Bonds have generated better returns than riskier debt for the first time since 2010 and the second time since 2006, the Wall Street Journal reports.
The iShares iBoxx $ Investment Grade Corporate Bond ETF (NYSEArca: LQD) has gained 5.4% year-to-date, whereas the iShares iBoxx $ High Yield Corporate Bond ETF (NYSEArca: HYG) is up 4.0% and SPDR Barclays High Yield Bond ETF (NYSEArca: JNK) rose 4.2%.
LQD tracks investment-grade corporate debt with credit ratings of BBB or higher. The ETF has a 7.69 year duration and a 3.07% 30-day SEC yield.
HYG and JNK track speculative, or junk, bonds.

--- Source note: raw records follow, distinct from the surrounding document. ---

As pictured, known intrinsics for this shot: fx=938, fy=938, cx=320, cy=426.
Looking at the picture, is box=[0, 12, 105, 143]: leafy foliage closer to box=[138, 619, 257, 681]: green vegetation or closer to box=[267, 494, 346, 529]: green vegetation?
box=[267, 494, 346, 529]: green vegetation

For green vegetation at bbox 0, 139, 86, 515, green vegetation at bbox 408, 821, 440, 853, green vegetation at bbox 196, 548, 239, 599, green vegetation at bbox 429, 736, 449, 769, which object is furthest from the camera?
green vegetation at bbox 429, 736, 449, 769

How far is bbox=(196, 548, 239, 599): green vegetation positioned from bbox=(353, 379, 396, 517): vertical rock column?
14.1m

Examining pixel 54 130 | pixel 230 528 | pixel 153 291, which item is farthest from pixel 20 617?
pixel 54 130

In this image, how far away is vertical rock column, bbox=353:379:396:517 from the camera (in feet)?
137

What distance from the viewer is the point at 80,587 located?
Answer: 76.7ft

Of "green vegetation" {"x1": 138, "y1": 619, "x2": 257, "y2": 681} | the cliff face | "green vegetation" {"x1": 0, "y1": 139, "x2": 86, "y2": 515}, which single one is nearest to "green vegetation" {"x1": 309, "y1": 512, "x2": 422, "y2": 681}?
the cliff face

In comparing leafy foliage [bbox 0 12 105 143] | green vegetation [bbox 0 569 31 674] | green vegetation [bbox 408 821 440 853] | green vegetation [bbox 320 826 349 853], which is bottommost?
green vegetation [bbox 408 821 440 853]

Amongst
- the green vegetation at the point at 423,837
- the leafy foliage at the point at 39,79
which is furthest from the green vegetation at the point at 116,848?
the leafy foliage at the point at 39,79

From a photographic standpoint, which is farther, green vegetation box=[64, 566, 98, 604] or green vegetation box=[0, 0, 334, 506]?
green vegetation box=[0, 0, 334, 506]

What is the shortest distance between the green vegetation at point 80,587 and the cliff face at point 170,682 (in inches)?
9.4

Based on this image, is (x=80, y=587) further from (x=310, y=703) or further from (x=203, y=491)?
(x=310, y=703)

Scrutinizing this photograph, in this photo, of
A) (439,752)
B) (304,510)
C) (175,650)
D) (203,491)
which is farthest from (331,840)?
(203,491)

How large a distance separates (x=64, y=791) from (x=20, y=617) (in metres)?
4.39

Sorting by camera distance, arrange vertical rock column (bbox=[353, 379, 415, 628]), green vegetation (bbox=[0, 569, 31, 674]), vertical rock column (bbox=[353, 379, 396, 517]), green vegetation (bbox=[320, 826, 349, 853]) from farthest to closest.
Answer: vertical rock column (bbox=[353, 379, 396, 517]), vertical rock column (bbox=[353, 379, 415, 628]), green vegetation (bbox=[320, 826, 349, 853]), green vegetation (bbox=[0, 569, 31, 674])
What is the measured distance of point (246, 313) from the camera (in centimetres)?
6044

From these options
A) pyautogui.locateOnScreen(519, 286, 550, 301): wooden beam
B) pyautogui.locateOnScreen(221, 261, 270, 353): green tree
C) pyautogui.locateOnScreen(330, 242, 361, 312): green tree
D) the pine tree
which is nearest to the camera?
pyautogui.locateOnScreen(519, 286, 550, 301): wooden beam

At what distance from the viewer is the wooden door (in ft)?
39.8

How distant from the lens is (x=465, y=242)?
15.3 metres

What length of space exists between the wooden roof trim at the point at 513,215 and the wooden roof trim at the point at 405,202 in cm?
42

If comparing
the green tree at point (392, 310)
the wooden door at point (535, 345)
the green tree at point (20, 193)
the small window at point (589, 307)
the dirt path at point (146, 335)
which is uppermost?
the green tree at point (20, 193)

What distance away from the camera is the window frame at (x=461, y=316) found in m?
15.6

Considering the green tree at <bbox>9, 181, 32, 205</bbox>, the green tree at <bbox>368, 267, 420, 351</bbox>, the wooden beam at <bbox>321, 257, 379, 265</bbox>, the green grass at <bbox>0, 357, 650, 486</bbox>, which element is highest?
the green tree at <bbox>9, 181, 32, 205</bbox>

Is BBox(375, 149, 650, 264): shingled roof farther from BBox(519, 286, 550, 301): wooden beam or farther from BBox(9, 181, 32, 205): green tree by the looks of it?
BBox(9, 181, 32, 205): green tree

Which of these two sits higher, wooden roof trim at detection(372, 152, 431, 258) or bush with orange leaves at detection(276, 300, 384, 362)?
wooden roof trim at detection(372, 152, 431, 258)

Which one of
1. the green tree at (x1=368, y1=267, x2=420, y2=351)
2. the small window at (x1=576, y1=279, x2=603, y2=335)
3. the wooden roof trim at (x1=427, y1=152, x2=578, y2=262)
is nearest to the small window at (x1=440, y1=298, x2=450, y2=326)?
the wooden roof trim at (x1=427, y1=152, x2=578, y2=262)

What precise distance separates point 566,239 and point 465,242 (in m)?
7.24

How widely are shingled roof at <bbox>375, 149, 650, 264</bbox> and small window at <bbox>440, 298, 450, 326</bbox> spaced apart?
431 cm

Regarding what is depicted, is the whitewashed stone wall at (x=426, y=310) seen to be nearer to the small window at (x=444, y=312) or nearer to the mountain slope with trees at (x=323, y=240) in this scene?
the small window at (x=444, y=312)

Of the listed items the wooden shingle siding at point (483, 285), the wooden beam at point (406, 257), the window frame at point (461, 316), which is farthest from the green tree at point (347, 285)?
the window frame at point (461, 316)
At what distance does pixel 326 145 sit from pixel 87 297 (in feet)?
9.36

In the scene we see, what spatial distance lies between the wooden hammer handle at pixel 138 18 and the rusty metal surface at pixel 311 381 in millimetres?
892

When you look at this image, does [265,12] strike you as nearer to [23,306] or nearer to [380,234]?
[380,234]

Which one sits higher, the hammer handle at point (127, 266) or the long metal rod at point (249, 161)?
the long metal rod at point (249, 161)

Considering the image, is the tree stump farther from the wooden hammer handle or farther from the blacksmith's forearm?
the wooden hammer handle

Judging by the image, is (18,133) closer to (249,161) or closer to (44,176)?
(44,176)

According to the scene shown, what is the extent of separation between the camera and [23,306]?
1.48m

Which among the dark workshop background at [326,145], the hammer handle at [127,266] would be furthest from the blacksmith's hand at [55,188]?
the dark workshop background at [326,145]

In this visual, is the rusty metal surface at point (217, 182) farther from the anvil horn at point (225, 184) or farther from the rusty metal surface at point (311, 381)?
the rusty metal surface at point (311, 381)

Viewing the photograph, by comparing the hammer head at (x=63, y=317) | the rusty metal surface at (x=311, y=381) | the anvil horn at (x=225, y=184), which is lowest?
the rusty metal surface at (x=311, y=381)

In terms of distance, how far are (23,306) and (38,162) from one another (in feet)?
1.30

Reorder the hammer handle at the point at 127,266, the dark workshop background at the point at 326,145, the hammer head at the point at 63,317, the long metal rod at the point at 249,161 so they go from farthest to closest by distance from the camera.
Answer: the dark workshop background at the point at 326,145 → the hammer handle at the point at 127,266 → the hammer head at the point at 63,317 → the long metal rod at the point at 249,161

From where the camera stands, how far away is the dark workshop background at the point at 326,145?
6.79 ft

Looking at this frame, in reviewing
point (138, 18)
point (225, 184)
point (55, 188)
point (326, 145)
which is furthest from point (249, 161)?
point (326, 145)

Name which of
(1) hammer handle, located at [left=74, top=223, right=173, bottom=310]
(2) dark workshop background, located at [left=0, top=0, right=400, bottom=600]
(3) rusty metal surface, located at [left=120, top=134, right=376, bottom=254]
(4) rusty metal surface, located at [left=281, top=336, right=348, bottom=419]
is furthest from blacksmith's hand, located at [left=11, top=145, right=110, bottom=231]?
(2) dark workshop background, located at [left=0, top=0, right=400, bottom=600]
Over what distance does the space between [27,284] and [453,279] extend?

HYG shows a 3.95 year duration and a 4.34% 30-day SEC yield, and JNK has a 4.21 year durationa nd a 4.73% 30-day SEC yield.
U.S. investment-grade corporate bonds have returned 4.8%, accounting for both interest payments and price appreciation, while the Barclays U.S. corporate high-yield bond index returned 4.3%.
Top-rated, investment-grade U.S. corporate debt is now trading at or even below pre-recession levels. New issue paper has cleared the market at spreads of 30 to 80 basis points, compared to benchmark Treasuries, according to Investing.
Bond prices have an inverse relationship to yields, so rising prices corresponds to falling yields.